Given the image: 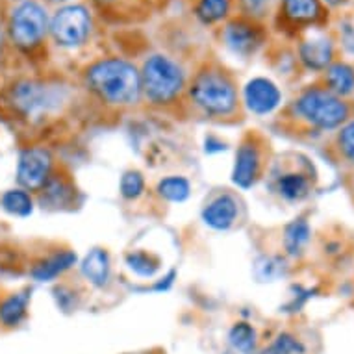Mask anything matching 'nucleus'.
Returning <instances> with one entry per match:
<instances>
[{"label": "nucleus", "instance_id": "nucleus-5", "mask_svg": "<svg viewBox=\"0 0 354 354\" xmlns=\"http://www.w3.org/2000/svg\"><path fill=\"white\" fill-rule=\"evenodd\" d=\"M141 75V91L152 104H169L180 97L186 87V73L178 62L165 54H152L145 59Z\"/></svg>", "mask_w": 354, "mask_h": 354}, {"label": "nucleus", "instance_id": "nucleus-28", "mask_svg": "<svg viewBox=\"0 0 354 354\" xmlns=\"http://www.w3.org/2000/svg\"><path fill=\"white\" fill-rule=\"evenodd\" d=\"M119 192H121L122 198L127 201H136L140 198L145 192V178L140 171H127V173L121 176V182H119Z\"/></svg>", "mask_w": 354, "mask_h": 354}, {"label": "nucleus", "instance_id": "nucleus-30", "mask_svg": "<svg viewBox=\"0 0 354 354\" xmlns=\"http://www.w3.org/2000/svg\"><path fill=\"white\" fill-rule=\"evenodd\" d=\"M284 273V261L279 258H263L256 263V274L263 282H273Z\"/></svg>", "mask_w": 354, "mask_h": 354}, {"label": "nucleus", "instance_id": "nucleus-7", "mask_svg": "<svg viewBox=\"0 0 354 354\" xmlns=\"http://www.w3.org/2000/svg\"><path fill=\"white\" fill-rule=\"evenodd\" d=\"M91 34V15L86 6L65 4L50 17V35L64 48L82 47Z\"/></svg>", "mask_w": 354, "mask_h": 354}, {"label": "nucleus", "instance_id": "nucleus-6", "mask_svg": "<svg viewBox=\"0 0 354 354\" xmlns=\"http://www.w3.org/2000/svg\"><path fill=\"white\" fill-rule=\"evenodd\" d=\"M8 102L17 115L34 121L59 110V106L65 102V91L64 87L47 82L24 78L10 87Z\"/></svg>", "mask_w": 354, "mask_h": 354}, {"label": "nucleus", "instance_id": "nucleus-22", "mask_svg": "<svg viewBox=\"0 0 354 354\" xmlns=\"http://www.w3.org/2000/svg\"><path fill=\"white\" fill-rule=\"evenodd\" d=\"M156 192L163 201L180 204L186 203L189 195H192V184L184 176L173 174V176H167V178H162V180L158 182Z\"/></svg>", "mask_w": 354, "mask_h": 354}, {"label": "nucleus", "instance_id": "nucleus-17", "mask_svg": "<svg viewBox=\"0 0 354 354\" xmlns=\"http://www.w3.org/2000/svg\"><path fill=\"white\" fill-rule=\"evenodd\" d=\"M282 13L293 24H312L323 17L321 0H282Z\"/></svg>", "mask_w": 354, "mask_h": 354}, {"label": "nucleus", "instance_id": "nucleus-31", "mask_svg": "<svg viewBox=\"0 0 354 354\" xmlns=\"http://www.w3.org/2000/svg\"><path fill=\"white\" fill-rule=\"evenodd\" d=\"M239 2H241L245 15H249V17H258L268 6V0H239Z\"/></svg>", "mask_w": 354, "mask_h": 354}, {"label": "nucleus", "instance_id": "nucleus-16", "mask_svg": "<svg viewBox=\"0 0 354 354\" xmlns=\"http://www.w3.org/2000/svg\"><path fill=\"white\" fill-rule=\"evenodd\" d=\"M76 263V254L73 250H64L58 254H53L41 260L34 269H32V279L37 282H50V280L58 279L59 274L69 271Z\"/></svg>", "mask_w": 354, "mask_h": 354}, {"label": "nucleus", "instance_id": "nucleus-25", "mask_svg": "<svg viewBox=\"0 0 354 354\" xmlns=\"http://www.w3.org/2000/svg\"><path fill=\"white\" fill-rule=\"evenodd\" d=\"M228 342L241 354H252L256 348V330L249 323H236L228 332Z\"/></svg>", "mask_w": 354, "mask_h": 354}, {"label": "nucleus", "instance_id": "nucleus-10", "mask_svg": "<svg viewBox=\"0 0 354 354\" xmlns=\"http://www.w3.org/2000/svg\"><path fill=\"white\" fill-rule=\"evenodd\" d=\"M243 99L247 110L252 111L254 115H268L280 106L282 93L273 80L258 76L245 86Z\"/></svg>", "mask_w": 354, "mask_h": 354}, {"label": "nucleus", "instance_id": "nucleus-1", "mask_svg": "<svg viewBox=\"0 0 354 354\" xmlns=\"http://www.w3.org/2000/svg\"><path fill=\"white\" fill-rule=\"evenodd\" d=\"M87 89L111 106H132L141 99V75L122 58H102L86 69Z\"/></svg>", "mask_w": 354, "mask_h": 354}, {"label": "nucleus", "instance_id": "nucleus-29", "mask_svg": "<svg viewBox=\"0 0 354 354\" xmlns=\"http://www.w3.org/2000/svg\"><path fill=\"white\" fill-rule=\"evenodd\" d=\"M336 151L347 163L354 165V121L345 122L336 136Z\"/></svg>", "mask_w": 354, "mask_h": 354}, {"label": "nucleus", "instance_id": "nucleus-3", "mask_svg": "<svg viewBox=\"0 0 354 354\" xmlns=\"http://www.w3.org/2000/svg\"><path fill=\"white\" fill-rule=\"evenodd\" d=\"M293 110L299 119L317 130L339 128L351 117L348 102L332 93L330 89L319 86L306 87L293 102Z\"/></svg>", "mask_w": 354, "mask_h": 354}, {"label": "nucleus", "instance_id": "nucleus-13", "mask_svg": "<svg viewBox=\"0 0 354 354\" xmlns=\"http://www.w3.org/2000/svg\"><path fill=\"white\" fill-rule=\"evenodd\" d=\"M299 58L310 71L328 69L334 62V43L325 35L302 41L299 47Z\"/></svg>", "mask_w": 354, "mask_h": 354}, {"label": "nucleus", "instance_id": "nucleus-18", "mask_svg": "<svg viewBox=\"0 0 354 354\" xmlns=\"http://www.w3.org/2000/svg\"><path fill=\"white\" fill-rule=\"evenodd\" d=\"M30 304V293L28 291H19L12 293L6 299L0 301V323L6 328H15L26 319Z\"/></svg>", "mask_w": 354, "mask_h": 354}, {"label": "nucleus", "instance_id": "nucleus-32", "mask_svg": "<svg viewBox=\"0 0 354 354\" xmlns=\"http://www.w3.org/2000/svg\"><path fill=\"white\" fill-rule=\"evenodd\" d=\"M343 45L348 53L354 54V26H347L343 30Z\"/></svg>", "mask_w": 354, "mask_h": 354}, {"label": "nucleus", "instance_id": "nucleus-36", "mask_svg": "<svg viewBox=\"0 0 354 354\" xmlns=\"http://www.w3.org/2000/svg\"><path fill=\"white\" fill-rule=\"evenodd\" d=\"M328 4H332V6H337V4H342V2H345V0H326Z\"/></svg>", "mask_w": 354, "mask_h": 354}, {"label": "nucleus", "instance_id": "nucleus-4", "mask_svg": "<svg viewBox=\"0 0 354 354\" xmlns=\"http://www.w3.org/2000/svg\"><path fill=\"white\" fill-rule=\"evenodd\" d=\"M50 34V17L47 8L37 0H19L12 8L6 24L8 41L13 47L32 53Z\"/></svg>", "mask_w": 354, "mask_h": 354}, {"label": "nucleus", "instance_id": "nucleus-26", "mask_svg": "<svg viewBox=\"0 0 354 354\" xmlns=\"http://www.w3.org/2000/svg\"><path fill=\"white\" fill-rule=\"evenodd\" d=\"M230 12V0H198L195 13L204 24L223 21Z\"/></svg>", "mask_w": 354, "mask_h": 354}, {"label": "nucleus", "instance_id": "nucleus-21", "mask_svg": "<svg viewBox=\"0 0 354 354\" xmlns=\"http://www.w3.org/2000/svg\"><path fill=\"white\" fill-rule=\"evenodd\" d=\"M0 206L10 215L28 217L34 212V198L30 192L23 187H15V189H8L0 195Z\"/></svg>", "mask_w": 354, "mask_h": 354}, {"label": "nucleus", "instance_id": "nucleus-27", "mask_svg": "<svg viewBox=\"0 0 354 354\" xmlns=\"http://www.w3.org/2000/svg\"><path fill=\"white\" fill-rule=\"evenodd\" d=\"M306 347L302 345L301 339L291 336L288 332H282L269 343L268 347L261 351V354H304Z\"/></svg>", "mask_w": 354, "mask_h": 354}, {"label": "nucleus", "instance_id": "nucleus-11", "mask_svg": "<svg viewBox=\"0 0 354 354\" xmlns=\"http://www.w3.org/2000/svg\"><path fill=\"white\" fill-rule=\"evenodd\" d=\"M261 173L260 149L252 140L243 141L236 152V163L232 169V182L241 189H249L258 182Z\"/></svg>", "mask_w": 354, "mask_h": 354}, {"label": "nucleus", "instance_id": "nucleus-24", "mask_svg": "<svg viewBox=\"0 0 354 354\" xmlns=\"http://www.w3.org/2000/svg\"><path fill=\"white\" fill-rule=\"evenodd\" d=\"M127 266L128 269L136 273L138 277L143 279H151L156 274L160 269V260L151 252H143V250H132L130 254H127Z\"/></svg>", "mask_w": 354, "mask_h": 354}, {"label": "nucleus", "instance_id": "nucleus-14", "mask_svg": "<svg viewBox=\"0 0 354 354\" xmlns=\"http://www.w3.org/2000/svg\"><path fill=\"white\" fill-rule=\"evenodd\" d=\"M274 187L280 198H284L286 203H301L312 192V182L310 176L302 171H288L279 174Z\"/></svg>", "mask_w": 354, "mask_h": 354}, {"label": "nucleus", "instance_id": "nucleus-20", "mask_svg": "<svg viewBox=\"0 0 354 354\" xmlns=\"http://www.w3.org/2000/svg\"><path fill=\"white\" fill-rule=\"evenodd\" d=\"M310 238H312V230H310L306 219L299 217V219L291 221L284 230L286 252L290 256H301L302 250L310 243Z\"/></svg>", "mask_w": 354, "mask_h": 354}, {"label": "nucleus", "instance_id": "nucleus-33", "mask_svg": "<svg viewBox=\"0 0 354 354\" xmlns=\"http://www.w3.org/2000/svg\"><path fill=\"white\" fill-rule=\"evenodd\" d=\"M173 279H174V271H171V273L165 277V279H162V282H158V284H154V291H165L169 290V286L173 284Z\"/></svg>", "mask_w": 354, "mask_h": 354}, {"label": "nucleus", "instance_id": "nucleus-9", "mask_svg": "<svg viewBox=\"0 0 354 354\" xmlns=\"http://www.w3.org/2000/svg\"><path fill=\"white\" fill-rule=\"evenodd\" d=\"M223 43L238 56H250L263 43V30L252 19H234L223 28Z\"/></svg>", "mask_w": 354, "mask_h": 354}, {"label": "nucleus", "instance_id": "nucleus-19", "mask_svg": "<svg viewBox=\"0 0 354 354\" xmlns=\"http://www.w3.org/2000/svg\"><path fill=\"white\" fill-rule=\"evenodd\" d=\"M326 89L337 97H347L354 91V69L347 64H332L326 69Z\"/></svg>", "mask_w": 354, "mask_h": 354}, {"label": "nucleus", "instance_id": "nucleus-35", "mask_svg": "<svg viewBox=\"0 0 354 354\" xmlns=\"http://www.w3.org/2000/svg\"><path fill=\"white\" fill-rule=\"evenodd\" d=\"M45 2H50V4H62V6H65V4H69L71 0H45Z\"/></svg>", "mask_w": 354, "mask_h": 354}, {"label": "nucleus", "instance_id": "nucleus-12", "mask_svg": "<svg viewBox=\"0 0 354 354\" xmlns=\"http://www.w3.org/2000/svg\"><path fill=\"white\" fill-rule=\"evenodd\" d=\"M236 219H238V203L228 193L217 195L203 209V221L214 230H228Z\"/></svg>", "mask_w": 354, "mask_h": 354}, {"label": "nucleus", "instance_id": "nucleus-34", "mask_svg": "<svg viewBox=\"0 0 354 354\" xmlns=\"http://www.w3.org/2000/svg\"><path fill=\"white\" fill-rule=\"evenodd\" d=\"M6 41H8L6 30L0 26V62H2V58H4V50H6Z\"/></svg>", "mask_w": 354, "mask_h": 354}, {"label": "nucleus", "instance_id": "nucleus-23", "mask_svg": "<svg viewBox=\"0 0 354 354\" xmlns=\"http://www.w3.org/2000/svg\"><path fill=\"white\" fill-rule=\"evenodd\" d=\"M73 197V189L67 186V182L58 178V176H50L48 182L41 189V204L43 208H62L65 204L71 203Z\"/></svg>", "mask_w": 354, "mask_h": 354}, {"label": "nucleus", "instance_id": "nucleus-15", "mask_svg": "<svg viewBox=\"0 0 354 354\" xmlns=\"http://www.w3.org/2000/svg\"><path fill=\"white\" fill-rule=\"evenodd\" d=\"M82 274L86 277L89 284H93L95 288H104L110 282V254L104 249H93L89 250L86 258L82 260L80 266Z\"/></svg>", "mask_w": 354, "mask_h": 354}, {"label": "nucleus", "instance_id": "nucleus-8", "mask_svg": "<svg viewBox=\"0 0 354 354\" xmlns=\"http://www.w3.org/2000/svg\"><path fill=\"white\" fill-rule=\"evenodd\" d=\"M53 152L45 147H26L17 160V182L26 192H41L53 176Z\"/></svg>", "mask_w": 354, "mask_h": 354}, {"label": "nucleus", "instance_id": "nucleus-2", "mask_svg": "<svg viewBox=\"0 0 354 354\" xmlns=\"http://www.w3.org/2000/svg\"><path fill=\"white\" fill-rule=\"evenodd\" d=\"M189 97L197 108L212 117H228L238 110V89L227 71L204 67L189 86Z\"/></svg>", "mask_w": 354, "mask_h": 354}]
</instances>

- - - - - - -

- TASK REQUIREMENTS
Pull out each line of the data above that contains the string "instances".

- EXERCISE RESULT
Returning <instances> with one entry per match:
<instances>
</instances>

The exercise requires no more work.